Cuba disqualifie un rapport «indépendant» sur les droits humains au Venezuela

La Havane, 24 septembre (RHC).- Le ministre cubain des Affaires étrangères, Bruno Rodriguez, a rejeté et disqualifié le rapport de la «prétendue Mission internationale indépendante des Nations Unies» sur le Venezuela.

«Le rapport de la mission internationale prétendument indépendante de l'ONU sur les droits humains au Venezuela manque de rigueur technique, d'objectivité et d'impartialité», a écrit Bruno Rodríguez sur son compte Twitter.

«Nous rejetons ce document à motivation politique, qui s'inscrit dans la campagne de discrédit menée par les États-Unis contre ce peuple et ce gouvernement frères », a ajouté le chef de la diplomatie cubaine.

Sa réaction coïncide avec les déclarations sévères des porte-parole du gouvernement vénézuélien, des intellectuels, des activistes et des organisations politiques sur la question.

Le représentant du Réseau des intellectuels, artistes et mouvements sociaux pour la défense de l'humanité, Luis Britto, a mis en garde contre la publication d'un avis plein d'inexactitudes, en pleine préparation des élections législatives dans la nation sud-américaine.

«Il est très frappant de constater qu'un rapport truffé d'erreurs est publié, avec une énorme absence de preuves et de précisions dans ses allégations, précisément au moment où le Venezuela se prépare aux élections législatives pour renouveler l'Assemblée nationale» a-t-il déclaré.
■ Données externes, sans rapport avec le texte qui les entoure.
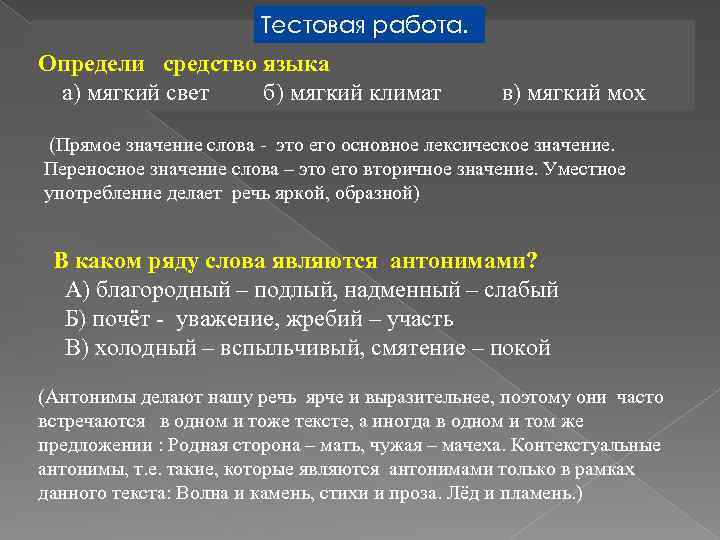 Тестовая работа.

Определи средство языка
а) мягкий свет б) мягкий климат в) мягкий мох

(Прямое значение слова - это его основное лексическое значение. Переносное значение слова – это его вторичное значение. Уместное употребление делает речь яркой, образной)

В каком ряду слова являются антонимами?
А) благородный – подлый, надменный – слабый
Б) почёт - уважение, жребий – участь
В) холодный – вспыльчивый, смятение – покой

(Антонимы делают нашу речь ярче и выразительнее, поэтому они часто встречаются в одном и тоже тексте, а иногда в одном и том же предложении : Родная сторона – мать, чужая – мачеха. Контекстуальные антонимы, т.е. такие, которые являются антонимами только в рамках данного текста: Волна и камень, стихи и проза. Лёд и пламень.)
Mardi, le ministre des Affaires étrangères, Jorge Arreaza, a décrit le rapport présenté par la «Mission pour l'établissement des faits au Venezuela» comme faisant partie de la campagne de diffamation contre son pays.

Jorge Arreaza a dénoncé l'allocation de cinq millions de dollars pour la préparation du rapport, perçue par les autorités de Caracas comme «une fraude irresponsable et un monument de propagande de guerre», visant à torpiller le dialogue politique national.

«Il est à noter que les experts chargés de la rédaction du document ne se sont pas rendus au Venezuela et n'ont pas rencontré les autorités ou les victimes de violations des droits de l'homme», a souligné le diplomate.

Il est également intéressant de noter que le rapport a été rédigé malgré le fait que depuis 2018, une équipe du Haut-Commissaire des Nations Unies aux droits de l'homme, Michelle Bachelet, se trouve au Venezuela, avec laquelle il y a des espaces d'entente.